It's a design constraint rather than a fundamental truth
It's not inherently "true" so much as a design constraint when constructing descriptions of microstates.
For example, consider a description of microstates in which it is true that all of them are equally probable. Then, redefine the ensemble such that it's exactly the same, except half of the original microstates are now described as a single microstate that encompasses all of them. Obviously, they're not equally probable anymore.
For an isolated system with an exactly known energy and exactly known composition, the system can be found with equal probability in any microstate consistent with that knowledge.
can be restated as:
When you're constructing a description for your ensemble of microstates, try to define them such that they're all equally likely.
Such physical models don't tend to require perfection, so it's not like everything'll instantly break if there's a small error in the description of microstates where some are a bit more probable than others.
I mean, sure, we try to fit our models to reality as best-as-possible, but some error's gonna happen.
For example, folks often talk about ensembles of coins that can be Heads-or-Tails. The obvious microstate description for a bunch of such coins is where each microstate corresponds to one set of Heads-or-Tails value for each coin. But even if we select that description, which sounds fair enough, coins don't tend to be perfectly fair, so the description won't be perfect.
A real-life scientific example of that is with chemical isotopes. This is, it's possible to ignore the differences between isotopes of the same element; this introduces some error, but in common practice it's generally allowed as a reasonable approximation unless there's some compelling reason not to.
Basically, the trick's to select microstates that're approximately equally likely. The better the fit, the more logically consistent the arguments based on it would tend to be.
Entropy tends to grow due to degeneracy
Statistical Mechanics is all about how degenerate states are more likely.
For example, an ideal gas is said to evenly disperse about a room because there're many more microstates in which it is rather than, say, all of the gas particles being smooshed together in some corner of the room.
This isn't that any single dispersed microstate is more likely, but rather there're way more dispersed microstates than non-dispersed microstates. This is:
Each dispersed microstate should still be as likely as any other microstate.

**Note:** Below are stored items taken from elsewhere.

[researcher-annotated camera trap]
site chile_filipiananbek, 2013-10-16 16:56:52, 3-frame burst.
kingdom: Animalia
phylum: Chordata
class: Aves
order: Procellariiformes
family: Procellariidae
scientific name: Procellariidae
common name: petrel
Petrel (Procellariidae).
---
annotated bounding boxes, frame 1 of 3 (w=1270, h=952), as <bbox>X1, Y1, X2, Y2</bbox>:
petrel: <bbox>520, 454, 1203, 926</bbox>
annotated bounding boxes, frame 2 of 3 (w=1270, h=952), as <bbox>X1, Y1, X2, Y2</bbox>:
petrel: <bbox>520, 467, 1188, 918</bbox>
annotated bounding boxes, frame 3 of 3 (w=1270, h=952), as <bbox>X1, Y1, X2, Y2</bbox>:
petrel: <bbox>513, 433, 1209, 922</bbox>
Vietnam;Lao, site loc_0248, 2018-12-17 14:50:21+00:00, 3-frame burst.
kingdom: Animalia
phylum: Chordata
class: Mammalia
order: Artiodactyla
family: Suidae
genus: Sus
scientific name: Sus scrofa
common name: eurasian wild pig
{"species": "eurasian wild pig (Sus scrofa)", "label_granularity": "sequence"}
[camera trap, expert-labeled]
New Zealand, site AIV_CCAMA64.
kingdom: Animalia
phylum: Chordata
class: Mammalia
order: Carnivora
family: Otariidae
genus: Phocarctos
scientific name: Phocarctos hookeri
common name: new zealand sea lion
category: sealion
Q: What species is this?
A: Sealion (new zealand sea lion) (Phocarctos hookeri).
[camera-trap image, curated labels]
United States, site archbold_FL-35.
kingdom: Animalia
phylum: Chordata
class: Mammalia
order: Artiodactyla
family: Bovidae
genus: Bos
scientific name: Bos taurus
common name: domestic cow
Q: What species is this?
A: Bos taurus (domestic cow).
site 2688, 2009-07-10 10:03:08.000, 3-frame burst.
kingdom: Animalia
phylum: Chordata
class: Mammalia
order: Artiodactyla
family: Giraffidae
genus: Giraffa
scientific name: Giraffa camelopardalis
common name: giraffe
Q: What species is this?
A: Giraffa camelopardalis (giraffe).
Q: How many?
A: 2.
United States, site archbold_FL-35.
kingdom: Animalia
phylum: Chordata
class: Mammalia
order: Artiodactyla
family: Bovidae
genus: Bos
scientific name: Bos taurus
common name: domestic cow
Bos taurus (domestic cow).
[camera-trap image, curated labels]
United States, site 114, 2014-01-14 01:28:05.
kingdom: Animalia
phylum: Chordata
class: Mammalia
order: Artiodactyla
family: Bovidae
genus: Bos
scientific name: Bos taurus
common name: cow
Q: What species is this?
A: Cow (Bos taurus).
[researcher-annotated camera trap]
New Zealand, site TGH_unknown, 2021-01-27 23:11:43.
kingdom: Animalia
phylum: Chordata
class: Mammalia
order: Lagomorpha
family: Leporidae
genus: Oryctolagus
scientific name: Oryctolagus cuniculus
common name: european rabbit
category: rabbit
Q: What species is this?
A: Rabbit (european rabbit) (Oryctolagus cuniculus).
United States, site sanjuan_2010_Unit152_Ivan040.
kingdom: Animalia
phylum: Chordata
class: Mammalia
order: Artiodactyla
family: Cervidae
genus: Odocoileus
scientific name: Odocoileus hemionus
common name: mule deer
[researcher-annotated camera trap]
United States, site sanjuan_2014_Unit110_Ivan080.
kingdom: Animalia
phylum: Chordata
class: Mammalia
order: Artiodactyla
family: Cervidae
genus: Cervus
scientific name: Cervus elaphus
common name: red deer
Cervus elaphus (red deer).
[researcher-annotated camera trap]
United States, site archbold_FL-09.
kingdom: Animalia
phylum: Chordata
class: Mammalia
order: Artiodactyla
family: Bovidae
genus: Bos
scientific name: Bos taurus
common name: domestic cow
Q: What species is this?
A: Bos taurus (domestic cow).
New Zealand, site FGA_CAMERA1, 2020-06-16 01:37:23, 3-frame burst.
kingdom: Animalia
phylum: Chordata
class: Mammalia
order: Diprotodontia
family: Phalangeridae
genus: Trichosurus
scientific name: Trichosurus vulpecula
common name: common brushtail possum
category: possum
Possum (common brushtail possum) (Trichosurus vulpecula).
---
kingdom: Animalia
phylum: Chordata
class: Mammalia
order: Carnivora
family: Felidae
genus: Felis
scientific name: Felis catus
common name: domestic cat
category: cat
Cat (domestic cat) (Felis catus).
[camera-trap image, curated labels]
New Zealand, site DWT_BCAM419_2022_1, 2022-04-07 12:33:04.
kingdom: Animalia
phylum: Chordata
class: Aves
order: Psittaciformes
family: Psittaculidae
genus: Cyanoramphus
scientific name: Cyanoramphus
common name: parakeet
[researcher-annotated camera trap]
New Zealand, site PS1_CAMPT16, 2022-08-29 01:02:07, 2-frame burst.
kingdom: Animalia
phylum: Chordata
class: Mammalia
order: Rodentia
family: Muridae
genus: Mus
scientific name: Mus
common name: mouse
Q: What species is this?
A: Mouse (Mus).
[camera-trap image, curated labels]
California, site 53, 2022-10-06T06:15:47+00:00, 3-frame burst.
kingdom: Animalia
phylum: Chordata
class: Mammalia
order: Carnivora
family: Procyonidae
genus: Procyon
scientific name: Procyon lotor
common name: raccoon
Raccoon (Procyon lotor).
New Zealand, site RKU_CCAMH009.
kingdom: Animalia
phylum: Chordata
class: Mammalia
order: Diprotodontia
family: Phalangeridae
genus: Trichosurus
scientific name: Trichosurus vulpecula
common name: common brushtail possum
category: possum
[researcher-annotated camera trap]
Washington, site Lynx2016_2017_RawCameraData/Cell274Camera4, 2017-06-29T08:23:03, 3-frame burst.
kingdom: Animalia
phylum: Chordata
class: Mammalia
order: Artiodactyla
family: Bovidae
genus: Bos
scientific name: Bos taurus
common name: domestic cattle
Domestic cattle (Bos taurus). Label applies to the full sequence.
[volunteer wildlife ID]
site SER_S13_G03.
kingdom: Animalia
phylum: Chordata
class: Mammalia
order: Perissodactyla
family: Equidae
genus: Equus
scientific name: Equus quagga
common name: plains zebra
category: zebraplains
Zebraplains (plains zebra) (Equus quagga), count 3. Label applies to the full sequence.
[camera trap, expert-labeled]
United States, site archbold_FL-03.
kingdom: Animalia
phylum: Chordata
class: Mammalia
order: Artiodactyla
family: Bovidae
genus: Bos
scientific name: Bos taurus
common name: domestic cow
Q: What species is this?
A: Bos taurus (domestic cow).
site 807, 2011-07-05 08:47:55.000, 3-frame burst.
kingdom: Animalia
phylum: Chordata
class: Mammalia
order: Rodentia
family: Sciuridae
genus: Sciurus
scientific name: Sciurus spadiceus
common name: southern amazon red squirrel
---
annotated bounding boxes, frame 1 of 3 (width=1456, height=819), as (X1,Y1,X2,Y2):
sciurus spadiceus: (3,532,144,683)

However, there're astronomically more dispersed microstates, such that they're collectively more likely than the collection of their alternatives.
However, say that you redefine the set of all states in which gas particles are dispersed about the room to be a single microstate. Then, yes, that one micro-state would be far more likely than any other. The fundamental postulate of Statistical Mechanics simply recommends that you don't define them that way, since the heterogeneity of it screws with other descriptions.